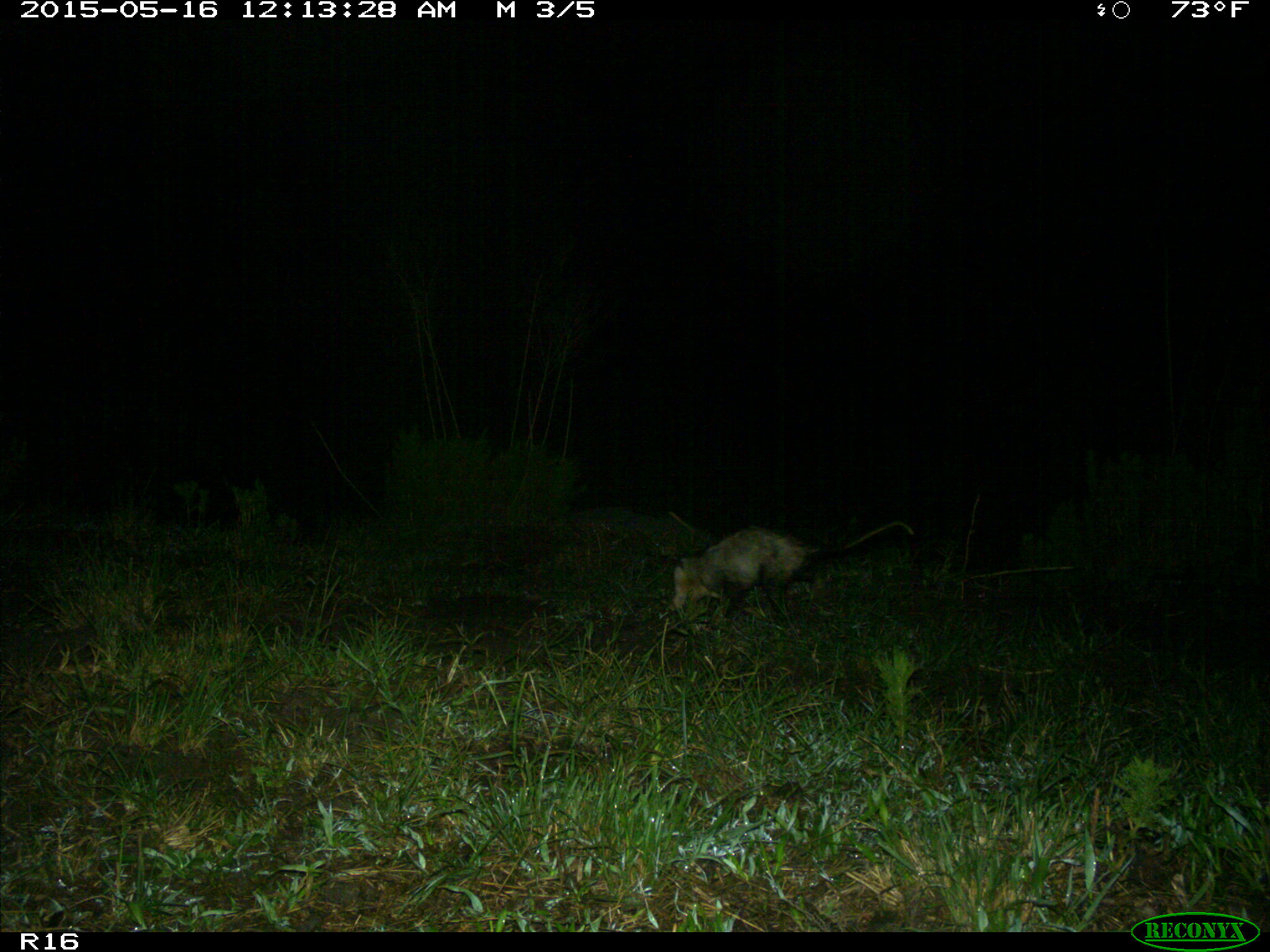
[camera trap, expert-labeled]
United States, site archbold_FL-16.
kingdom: Animalia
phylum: Chordata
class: Mammalia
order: Didelphimorphia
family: Didelphidae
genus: Didelphis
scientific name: Didelphis virginiana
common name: virginia opossum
Didelphis virginiana (virginia opossum).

______

*Task to complete*. Print the full listing again exactly, and drop every image from it.

*Answer for this exercise*.
[camera trap, expert-labeled]
United States, site archbold_FL-16.
kingdom: Animalia
phylum: Chordata
class: Mammalia
order: Didelphimorphia
family: Didelphidae
genus: Didelphis
scientific name: Didelphis virginiana
common name: virginia opossum
Didelphis virginiana (virginia opossum).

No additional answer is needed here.